La corrupción concentrada en organismos del Estado tiene características particulares que es necesario tomar en cuenta y aclarar sus procedimientos, con el fin de enfrentarla y derrotarla. En varios países del planeta ya se ha conseguido importantes logros y en Bolivia se ha dado pasos largos para eliminarla, pues se ha descubierto dónde estaba el mal y se va obteniendo algunos resultados.
En tiempos pasados la corrupción en las dependencias del Estado se limitaba a medrar, y si se descubría algún acto anormal, se trataba de actos de mínima cuantía. El problema estaba controlado por la honradez personal de los empleados y vigilado por la moral púbica y el mecanismo interno en dependencias oficiales. Los casos denunciados --excepcionales, por lo demás-- eran sancionados debidamente.
Pero en los últimos catorce años de nepotismo, los casos de corrupción ya no fueron excepciones aisladas ni hechos raros, sino que proliferaron y se extendieron masivamente, como pandemia de un poderoso virus que no respetaba ninguna frontera física ni moral y en esa forma, invadió casi todos los niveles del Estado, desde los más bajos hasta los más altos. Además, empezaba a contaminar a organismos privados. ¿Qué había pasado?
La corrupción resultó en el pan nuestro de cada día y apareció como un sistema institucionalizado y donde se ponía el dedo saltaba el pus. Fueron revelados ejemplos tanto de empleados de mínima cuantía como de ministros de Estado y ya no de pequeña cantidad, sino de millones de bolivianos y aun dólares. Es más, los mismos medios oficiales, que amenazaban predicando que “serán sancionados caiga quien caiga”, se hacían de la vista gorda y así dejaban hacer y pasar con el mejor estilo liberal. Finalmente, los elementos fueron denunciados y comprobados. Es más, cuando ciertos casos eran inocultables, se buscaba la manera de atenuarlos o hacerlos desaparecer y si llegaban a la Justicia, se comprobaba que ésta estaba bajo el control de los caudillos de turno.
Entonces ocurrió lo escandaloso. Los acusados eran considerados como inocentes y hasta premiados con embajadas, direcciones de oficinas públicas y si llegaba la oportunidad de ser oídos en el Legislativo Plurinacional, eran calificados como inocentes y hasta premiados con vítores y aplausos, homenajes de que fueron testigos periodistas y espectadores. Los corruptos salían del hemiciclo en hombros de sus cómplices. La censura moral de una parte de la prensa despareció por presiones cómplices.
Tan grave situación tenía un otro agravante. La independencia de la Justicia había sido eliminada y era parte del absolutismo del Órgano Ejecutivo y prevaricaban jueces, magistrados a los que luego se los designaba embajadores.

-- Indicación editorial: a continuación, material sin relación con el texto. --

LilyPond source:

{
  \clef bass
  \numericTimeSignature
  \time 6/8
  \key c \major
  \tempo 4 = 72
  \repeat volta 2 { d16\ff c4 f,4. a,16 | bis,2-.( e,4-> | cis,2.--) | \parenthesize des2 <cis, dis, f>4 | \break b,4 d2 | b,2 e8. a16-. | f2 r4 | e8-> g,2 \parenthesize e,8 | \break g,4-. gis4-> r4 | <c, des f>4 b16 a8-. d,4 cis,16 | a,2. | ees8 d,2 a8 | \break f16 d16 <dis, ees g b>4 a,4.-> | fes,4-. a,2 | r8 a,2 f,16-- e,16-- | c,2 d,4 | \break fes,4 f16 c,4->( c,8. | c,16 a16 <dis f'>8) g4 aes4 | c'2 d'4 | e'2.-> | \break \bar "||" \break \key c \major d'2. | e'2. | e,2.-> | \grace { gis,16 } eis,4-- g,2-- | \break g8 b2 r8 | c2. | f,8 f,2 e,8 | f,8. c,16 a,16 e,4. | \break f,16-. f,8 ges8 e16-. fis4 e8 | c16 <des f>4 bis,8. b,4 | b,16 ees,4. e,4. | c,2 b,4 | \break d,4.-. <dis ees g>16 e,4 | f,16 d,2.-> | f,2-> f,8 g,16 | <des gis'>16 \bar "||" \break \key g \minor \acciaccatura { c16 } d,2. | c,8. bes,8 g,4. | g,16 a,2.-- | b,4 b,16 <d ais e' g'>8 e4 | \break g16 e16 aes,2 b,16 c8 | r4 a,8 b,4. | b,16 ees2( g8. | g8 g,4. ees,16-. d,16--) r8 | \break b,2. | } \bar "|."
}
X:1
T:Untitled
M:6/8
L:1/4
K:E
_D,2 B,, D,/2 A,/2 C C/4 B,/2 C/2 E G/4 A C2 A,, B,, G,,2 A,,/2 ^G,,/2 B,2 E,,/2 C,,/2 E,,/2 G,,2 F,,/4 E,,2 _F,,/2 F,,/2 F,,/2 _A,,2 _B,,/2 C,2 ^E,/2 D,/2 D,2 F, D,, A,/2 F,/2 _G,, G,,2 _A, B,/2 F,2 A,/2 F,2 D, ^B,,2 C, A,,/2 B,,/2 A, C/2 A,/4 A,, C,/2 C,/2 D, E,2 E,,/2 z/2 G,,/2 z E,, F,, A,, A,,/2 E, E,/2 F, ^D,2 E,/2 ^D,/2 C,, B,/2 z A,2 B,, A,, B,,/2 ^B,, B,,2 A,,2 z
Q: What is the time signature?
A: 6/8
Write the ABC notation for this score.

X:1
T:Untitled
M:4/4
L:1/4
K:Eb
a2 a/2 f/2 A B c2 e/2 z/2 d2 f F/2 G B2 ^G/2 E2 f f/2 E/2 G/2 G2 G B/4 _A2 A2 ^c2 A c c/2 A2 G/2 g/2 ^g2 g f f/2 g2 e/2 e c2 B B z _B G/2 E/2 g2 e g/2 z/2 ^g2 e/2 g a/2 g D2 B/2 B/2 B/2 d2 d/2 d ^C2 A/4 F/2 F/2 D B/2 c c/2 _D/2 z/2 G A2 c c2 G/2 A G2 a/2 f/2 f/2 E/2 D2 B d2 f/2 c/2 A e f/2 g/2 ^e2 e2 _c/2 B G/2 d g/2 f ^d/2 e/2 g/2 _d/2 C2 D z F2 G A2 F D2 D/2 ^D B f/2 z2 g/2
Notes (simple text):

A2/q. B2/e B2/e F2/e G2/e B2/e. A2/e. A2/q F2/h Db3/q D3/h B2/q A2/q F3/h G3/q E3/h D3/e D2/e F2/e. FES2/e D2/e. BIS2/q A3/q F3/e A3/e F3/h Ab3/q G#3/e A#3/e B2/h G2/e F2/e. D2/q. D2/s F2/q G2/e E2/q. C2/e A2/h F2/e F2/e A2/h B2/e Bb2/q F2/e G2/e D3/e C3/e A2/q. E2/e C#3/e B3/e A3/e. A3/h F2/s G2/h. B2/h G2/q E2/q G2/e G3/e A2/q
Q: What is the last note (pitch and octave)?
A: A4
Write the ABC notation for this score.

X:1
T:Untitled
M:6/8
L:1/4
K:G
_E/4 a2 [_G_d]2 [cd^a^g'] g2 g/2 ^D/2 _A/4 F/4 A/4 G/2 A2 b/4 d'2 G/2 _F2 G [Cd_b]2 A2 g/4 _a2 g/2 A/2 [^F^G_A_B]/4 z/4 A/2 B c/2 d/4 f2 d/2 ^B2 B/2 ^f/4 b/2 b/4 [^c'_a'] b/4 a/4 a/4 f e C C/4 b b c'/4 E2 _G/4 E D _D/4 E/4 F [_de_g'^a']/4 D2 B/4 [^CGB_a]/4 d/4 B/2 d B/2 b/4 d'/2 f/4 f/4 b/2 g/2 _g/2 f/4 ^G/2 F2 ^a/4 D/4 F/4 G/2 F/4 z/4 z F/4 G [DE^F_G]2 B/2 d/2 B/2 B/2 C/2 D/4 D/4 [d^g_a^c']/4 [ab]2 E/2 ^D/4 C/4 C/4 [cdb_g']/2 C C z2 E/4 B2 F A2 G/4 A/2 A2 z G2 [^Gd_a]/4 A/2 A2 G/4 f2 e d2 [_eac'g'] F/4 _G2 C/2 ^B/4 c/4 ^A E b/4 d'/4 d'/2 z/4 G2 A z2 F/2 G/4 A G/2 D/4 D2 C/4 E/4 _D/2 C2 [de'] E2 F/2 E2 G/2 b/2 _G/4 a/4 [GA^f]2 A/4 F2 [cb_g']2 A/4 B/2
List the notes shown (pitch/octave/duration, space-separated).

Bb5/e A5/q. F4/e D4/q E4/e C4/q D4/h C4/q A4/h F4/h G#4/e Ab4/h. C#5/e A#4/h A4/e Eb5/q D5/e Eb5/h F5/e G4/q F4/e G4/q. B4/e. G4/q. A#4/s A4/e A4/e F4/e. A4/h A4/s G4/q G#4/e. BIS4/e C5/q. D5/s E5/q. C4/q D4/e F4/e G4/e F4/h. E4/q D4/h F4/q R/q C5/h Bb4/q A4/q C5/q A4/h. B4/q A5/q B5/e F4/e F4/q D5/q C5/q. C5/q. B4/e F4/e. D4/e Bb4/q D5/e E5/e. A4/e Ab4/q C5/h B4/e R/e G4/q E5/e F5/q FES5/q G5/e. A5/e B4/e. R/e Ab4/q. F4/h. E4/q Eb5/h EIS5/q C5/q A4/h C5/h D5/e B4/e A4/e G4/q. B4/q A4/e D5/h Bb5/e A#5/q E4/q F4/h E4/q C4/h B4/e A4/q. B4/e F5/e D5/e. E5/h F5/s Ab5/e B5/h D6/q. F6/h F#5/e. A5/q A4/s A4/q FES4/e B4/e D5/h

Así había dejado de existir la moral. No existían el bien ni el mal. Se había retrocedido a las épocas del libre albedrío con base en la consigna “le meto nomás; ya mis abogados arreglarán; para eso se les paga”, principio que fue ejemplo a imitar por parte de los funcionarios, salvo excepciones. La corrupción era un sistema institucionalizado de arriba abajo y viceversa.
Pero no hay mal que dure cien años, ni veinte. La insurrección popular de noviembre del año pasado, que expulsó a Evo Morales y al MAS, puso fin a ese sistema. Ahora ya no existe, excepto en algunos reductos identificados, donde todavía la corruptela sigue operando y tratando de contagiar el mal al nuevo Estado, como se confirmó con el caso de los aparatos de respiración.